Saved data entries:

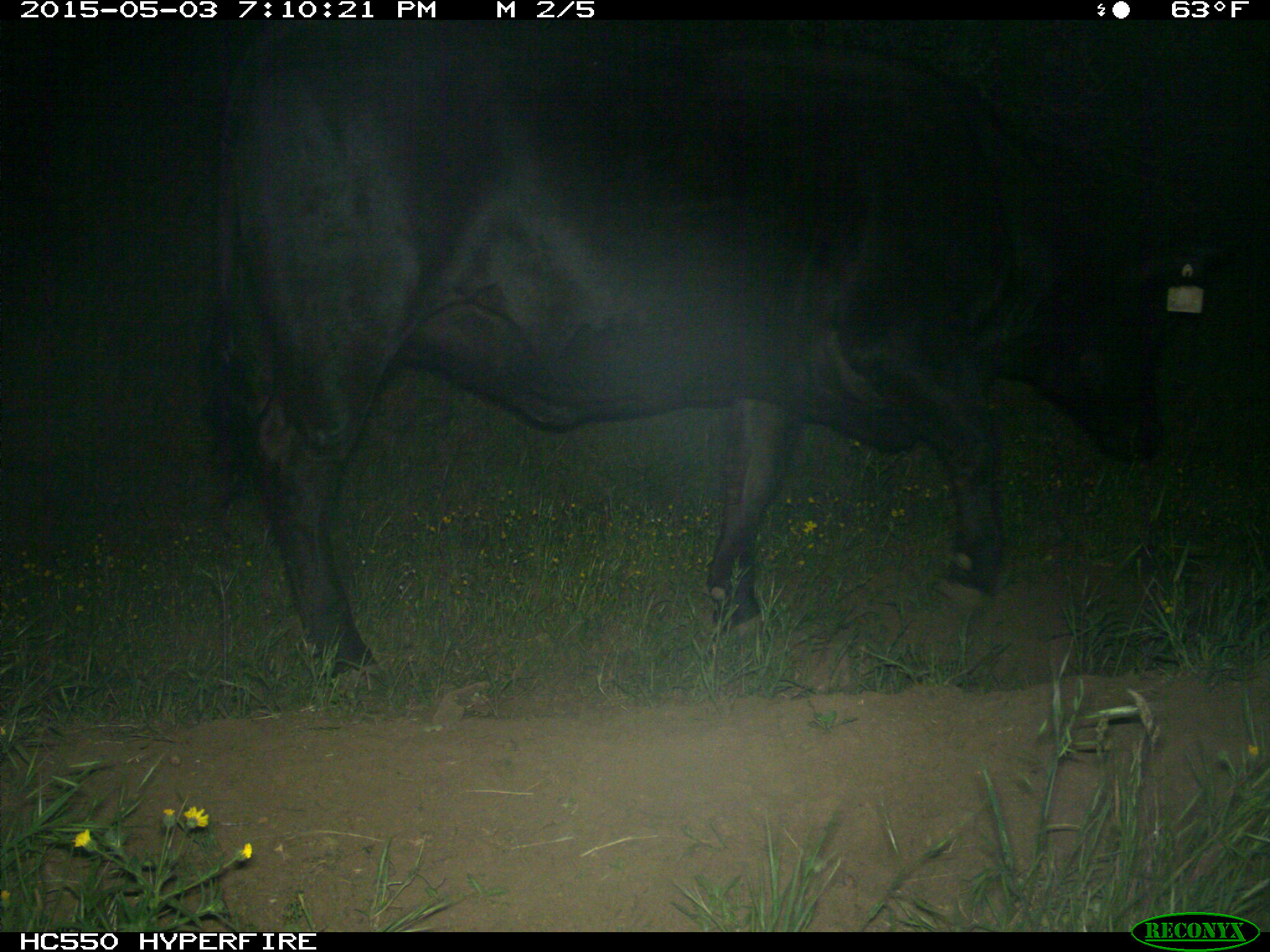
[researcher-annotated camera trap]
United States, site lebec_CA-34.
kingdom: Animalia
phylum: Chordata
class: Mammalia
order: Artiodactyla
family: Bovidae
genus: Bos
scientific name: Bos taurus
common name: domestic cow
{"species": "Bos taurus (domestic cow)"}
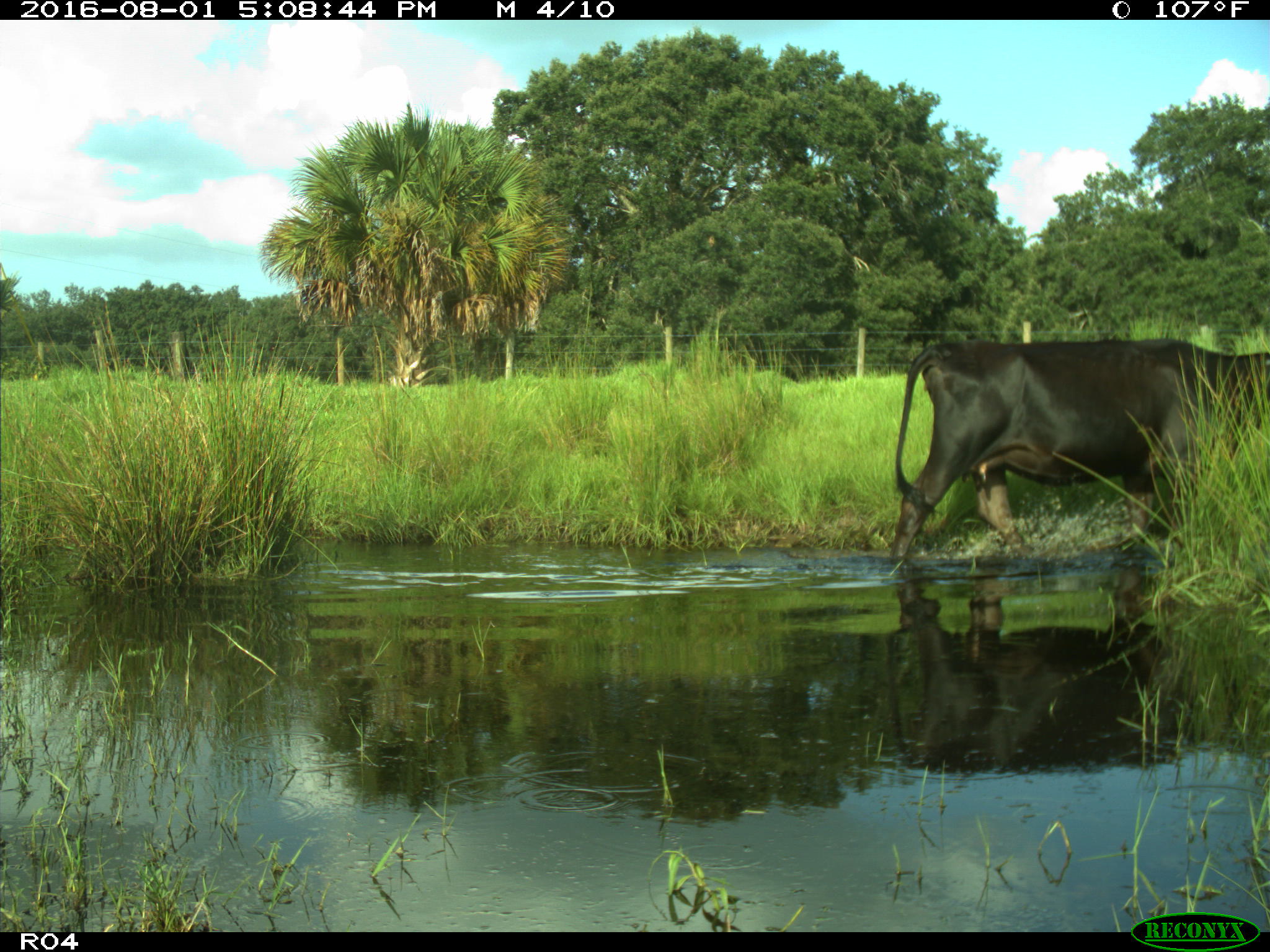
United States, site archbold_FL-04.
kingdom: Animalia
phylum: Chordata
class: Mammalia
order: Artiodactyla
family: Bovidae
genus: Bos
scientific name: Bos taurus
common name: domestic cow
Bos taurus (domestic cow).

▶ WHAT THE TASK ASKS
Print every line above once more, exactly. Omit the pictures.

▶ EXERCISE ANSWER
[researcher-annotated camera trap]
United States, site lebec_CA-34.
kingdom: Animalia
phylum: Chordata
class: Mammalia
order: Artiodactyla
family: Bovidae
genus: Bos
scientific name: Bos taurus
common name: domestic cow
{"species": "Bos taurus (domestic cow)"}
United States, site archbold_FL-04.
kingdom: Animalia
phylum: Chordata
class: Mammalia
order: Artiodactyla
family: Bovidae
genus: Bos
scientific name: Bos taurus
common name: domestic cow
Bos taurus (domestic cow).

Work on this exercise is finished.